The day was really fun, both Ed and the guide were patient with me, I learned a lot and I think I did pretty well for a rookie. Even the dogs pretended not to notice that it was my first time out there. Speaking of the dogs (That's Bucky pictured at the top, and Jig is the darker one), this was a truly fascinating aspect of the day. I've been around dogs most of my life. And I've witnessed my share of dogs intensely focused on a stick, treat or tennis ball. But these German Shorthaired Pointers, well they were a treat to watch. And when they locked on to the scent of a bird, they stop on a dime and point at it. Not with their nose or with their raised paw like you imagine, but with their entire BEING! They do not point with the graceful elegance you might see illustrated on the cover of a dog show program. But rather in a tense, contorted, impossibly still and rigid manner that looks at once extremely uncomfortable yet wholly necessary. There is nothing else, at that time and place, that that dog wants to be doing. But more than that, there's nothing else he COULD be doing. It is a beautiful mix of raw instinct and enthusiasm directed by skilled and deliberate training.
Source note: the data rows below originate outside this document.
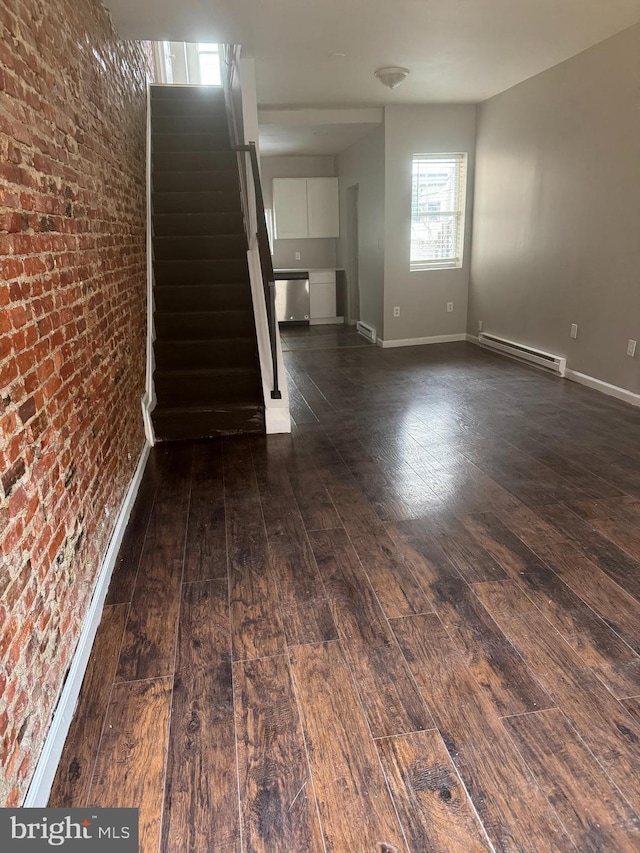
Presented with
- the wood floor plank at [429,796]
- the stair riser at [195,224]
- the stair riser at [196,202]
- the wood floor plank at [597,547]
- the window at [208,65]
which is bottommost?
the wood floor plank at [429,796]

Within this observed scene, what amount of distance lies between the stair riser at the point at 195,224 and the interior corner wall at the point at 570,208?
2846 mm

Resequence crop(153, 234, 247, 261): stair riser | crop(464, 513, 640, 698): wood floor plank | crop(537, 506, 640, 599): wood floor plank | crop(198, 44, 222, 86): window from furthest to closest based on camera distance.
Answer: crop(198, 44, 222, 86): window, crop(153, 234, 247, 261): stair riser, crop(537, 506, 640, 599): wood floor plank, crop(464, 513, 640, 698): wood floor plank

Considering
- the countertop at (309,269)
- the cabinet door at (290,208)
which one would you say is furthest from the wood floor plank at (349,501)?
the cabinet door at (290,208)

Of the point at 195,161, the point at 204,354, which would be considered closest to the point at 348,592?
the point at 204,354

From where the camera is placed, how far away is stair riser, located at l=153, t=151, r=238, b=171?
5.29m

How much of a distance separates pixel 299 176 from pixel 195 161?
4.05 meters

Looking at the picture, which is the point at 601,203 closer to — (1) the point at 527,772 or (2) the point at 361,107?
(2) the point at 361,107

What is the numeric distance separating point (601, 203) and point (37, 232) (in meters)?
4.37

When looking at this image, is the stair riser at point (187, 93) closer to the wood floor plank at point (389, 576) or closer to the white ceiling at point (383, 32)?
the white ceiling at point (383, 32)

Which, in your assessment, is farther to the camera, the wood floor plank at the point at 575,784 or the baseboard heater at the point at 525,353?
the baseboard heater at the point at 525,353

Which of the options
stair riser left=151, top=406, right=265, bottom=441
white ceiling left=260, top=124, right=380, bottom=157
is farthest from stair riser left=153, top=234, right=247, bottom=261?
white ceiling left=260, top=124, right=380, bottom=157

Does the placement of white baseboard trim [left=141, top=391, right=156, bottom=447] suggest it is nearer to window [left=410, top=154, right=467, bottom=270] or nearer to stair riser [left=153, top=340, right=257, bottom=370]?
stair riser [left=153, top=340, right=257, bottom=370]

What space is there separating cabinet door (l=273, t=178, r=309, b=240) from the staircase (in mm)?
2925

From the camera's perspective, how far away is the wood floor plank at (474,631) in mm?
1674
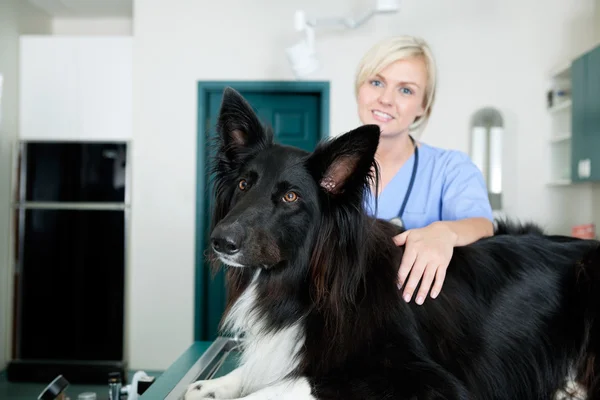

So thanks Ed for coming with me and teaching me how to hunt birds. Maybe next I can try wild birds! And thanks to our guide Jack, and his coworkers Bucky and Jig, for working hard to make my first hunt successful, memorable and enjoyable.


Anonymous said...

hi eddie!
sill great looking 16ga you got there. This is my 1st post on your blog so i have to ask---gonna go crappie fishin? they are starting to bite good down here.

Ed. said...

Thanks Deputy! You know, I've never caught a crappie, can you believe it? I'm not even quite sure what they look like, is it like a perch?

I am going next week to a large Virginia Lake, Lake Anna, to catch anything I can. Crappie, stripers, largemouth, an afternoon beer buzz, bluegill, etc....

Hopefully I'll have pictures to post here!

Ed. said...

P.S. For those interested, the 'down here' that Deputy refers to where the Crappie are biting, is in Texas...

Anonymous said...

crappie are my favorite fish. using an ultra-lite spinning rig wiht 6# test and some small buck-tail or feather jigs. when they go shallow for the spawn, the action is fast. We throw the females full of eggs back and keep the males. Sometime we use live minnows but the jigin' is just more fun. Crappie is just about the best eatin' fish in my opinion. Biger than a perch and tons of fun to catch.

They love the sunken brush piles so its a good thing jigs are cheap. hope you tie into some crappie eddie. they are fun to catch and you can get'em schoolin' so once you find a sweet spot, you can stay busy for a while.